_Job 1_:
Please explain why the scenario fields text makes phase_offset and after: mutually exclusive.

_Text_:
===============

Label merge behavior
Dynamic labels are merged with static labels: on every tick. If a dynamic label key
collides with a static label key, the dynamic value wins. Dynamic labels work identically
for both metric and log scenarios.
Temporal fields¶
These fields control when and how entries coordinate inside a multi-entry v2 file (including
bodies POSTed to POST /scenarios).
| Field | Type | Required | Default | Description |
|---|---|---|---|---|
id |
string | no | auto | Entry identifier. after: and explicit clock_group: references target other entries by id. Defaults to the entry's name when omitted. |
phase_offset |
string | no | none | Explicit delay before starting this scenario. Supports ms, s, m, h. Mutually exclusive with after: (the compiler computes phase_offset from after:). |
clock_group |
string | no | none | Entries with the same clock group share a start-time reference. Auto-assigned when you use after:. |
after |
object | no | none | Start this entry when another entry's generator crosses a threshold. See Temporal chains. |
See Multi-signal files below for a working example.
Duration format¶
All duration fields (duration, gaps.every, gaps.for, bursts.every, bursts.for,
phase_offset) accept the same format:
| Unit | Example | Description |
|---|---|---|
ms |
100ms |
Milliseconds |
s |
30s |
Seconds |
m |
5m |
Minutes |
h |
1h |
Hours |
Fractional values are supported in all units. For example, 1.5s means 1500 milliseconds
and 0.5m means 30 seconds.
Log entries¶
A log entry uses signal_type: logs and puts the generator configuration under log_generator:
(not generator:). The default encoder is json_lines, but any encoder that accepts log events
works.
version: 2
defaults:
rate: 10
duration: 60s
encoder:
type: json_lines
sink:
type: stdout
labels:
job: sonda
env: dev
scenarios:
- id: app_logs
signal_type: logs
name: app_logs
log_generator:
type: template
templates:
- message: "Request from {ip} to {endpoint}"
field_pools:
ip: ["10.0.0.1", "10.0.0.2"]
endpoint: ["/api", "/health"]
severity_weights:
info: 0.7
warn: 0.2
error: 0.1
seed: 42
The labels / dynamic_labels fields work the same way as for metric entries. Static labels
attach a fixed key-value to every event; dynamic labels rotate values per tick. Both appear in
JSON Lines output and become Loki stream labels when the sink is loki.
Multi-signal files¶
Each entry in a v2 scenarios: list declares its own signal_type. The compiler routes the
entry to the matching generator family at compile time.

===============

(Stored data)
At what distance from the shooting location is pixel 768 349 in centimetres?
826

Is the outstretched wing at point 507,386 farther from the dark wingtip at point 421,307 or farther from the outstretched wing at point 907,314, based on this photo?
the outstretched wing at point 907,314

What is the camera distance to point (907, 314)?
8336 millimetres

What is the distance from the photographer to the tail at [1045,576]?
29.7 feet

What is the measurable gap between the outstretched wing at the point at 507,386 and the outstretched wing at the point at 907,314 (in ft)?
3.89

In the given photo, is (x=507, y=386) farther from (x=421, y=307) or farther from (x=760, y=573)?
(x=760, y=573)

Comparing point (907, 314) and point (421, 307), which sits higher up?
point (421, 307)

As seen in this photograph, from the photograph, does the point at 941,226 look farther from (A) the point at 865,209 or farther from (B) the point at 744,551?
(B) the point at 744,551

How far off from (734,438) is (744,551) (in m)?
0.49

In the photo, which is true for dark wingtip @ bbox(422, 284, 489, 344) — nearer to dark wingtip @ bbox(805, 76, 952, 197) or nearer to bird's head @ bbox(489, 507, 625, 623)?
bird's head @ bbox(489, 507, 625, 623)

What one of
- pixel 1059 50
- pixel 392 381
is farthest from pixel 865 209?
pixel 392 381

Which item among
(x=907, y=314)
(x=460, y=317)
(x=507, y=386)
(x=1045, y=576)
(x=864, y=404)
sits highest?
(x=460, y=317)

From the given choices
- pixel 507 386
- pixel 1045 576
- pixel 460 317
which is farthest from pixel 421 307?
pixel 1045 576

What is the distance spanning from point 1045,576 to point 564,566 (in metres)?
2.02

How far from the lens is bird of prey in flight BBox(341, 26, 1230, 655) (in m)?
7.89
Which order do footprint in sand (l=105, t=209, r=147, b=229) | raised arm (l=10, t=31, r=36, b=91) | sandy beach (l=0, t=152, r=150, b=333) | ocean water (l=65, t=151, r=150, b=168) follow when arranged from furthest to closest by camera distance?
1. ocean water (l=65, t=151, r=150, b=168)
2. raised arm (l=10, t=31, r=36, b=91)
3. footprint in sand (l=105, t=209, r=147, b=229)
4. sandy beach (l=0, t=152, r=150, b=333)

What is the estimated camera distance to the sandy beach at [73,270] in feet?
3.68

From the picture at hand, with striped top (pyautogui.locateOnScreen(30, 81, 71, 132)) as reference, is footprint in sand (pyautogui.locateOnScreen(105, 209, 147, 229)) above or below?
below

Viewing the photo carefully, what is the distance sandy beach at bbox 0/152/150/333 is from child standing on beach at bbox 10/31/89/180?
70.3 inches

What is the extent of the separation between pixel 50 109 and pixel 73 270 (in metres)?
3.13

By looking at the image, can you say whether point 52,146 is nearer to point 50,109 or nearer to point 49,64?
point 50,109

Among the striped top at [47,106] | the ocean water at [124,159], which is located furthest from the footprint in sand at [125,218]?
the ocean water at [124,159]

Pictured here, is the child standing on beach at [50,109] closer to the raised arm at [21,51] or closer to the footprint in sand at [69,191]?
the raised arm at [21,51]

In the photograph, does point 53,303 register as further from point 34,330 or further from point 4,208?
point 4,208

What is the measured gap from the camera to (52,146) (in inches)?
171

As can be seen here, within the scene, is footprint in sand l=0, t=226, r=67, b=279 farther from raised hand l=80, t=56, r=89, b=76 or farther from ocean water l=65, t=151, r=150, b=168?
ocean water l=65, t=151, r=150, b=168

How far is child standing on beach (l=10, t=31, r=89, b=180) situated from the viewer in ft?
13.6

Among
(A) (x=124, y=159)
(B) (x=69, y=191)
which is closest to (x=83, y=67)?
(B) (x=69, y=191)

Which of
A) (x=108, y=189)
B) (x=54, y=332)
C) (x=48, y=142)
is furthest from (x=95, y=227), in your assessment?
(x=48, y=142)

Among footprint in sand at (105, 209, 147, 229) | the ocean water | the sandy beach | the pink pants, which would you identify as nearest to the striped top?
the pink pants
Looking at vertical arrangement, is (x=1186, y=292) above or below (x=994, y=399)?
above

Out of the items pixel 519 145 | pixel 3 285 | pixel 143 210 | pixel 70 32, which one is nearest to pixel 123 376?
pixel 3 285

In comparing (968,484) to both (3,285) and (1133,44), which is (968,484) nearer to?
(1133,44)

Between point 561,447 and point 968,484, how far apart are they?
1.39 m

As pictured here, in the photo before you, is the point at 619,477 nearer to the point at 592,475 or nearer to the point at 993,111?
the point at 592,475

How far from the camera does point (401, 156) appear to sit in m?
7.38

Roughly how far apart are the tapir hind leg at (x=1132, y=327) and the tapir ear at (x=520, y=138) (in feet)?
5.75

===============

_Job 2_:
State how many lines of the records contain the string "inches".

_Exercise result 1_:
A scenario entry can't set both phase_offset and after: because the compiler works out phase_offset from after: on its own. An explicit phase_offset would compete with the value the compiler computes.

_Exercise result 2_:
2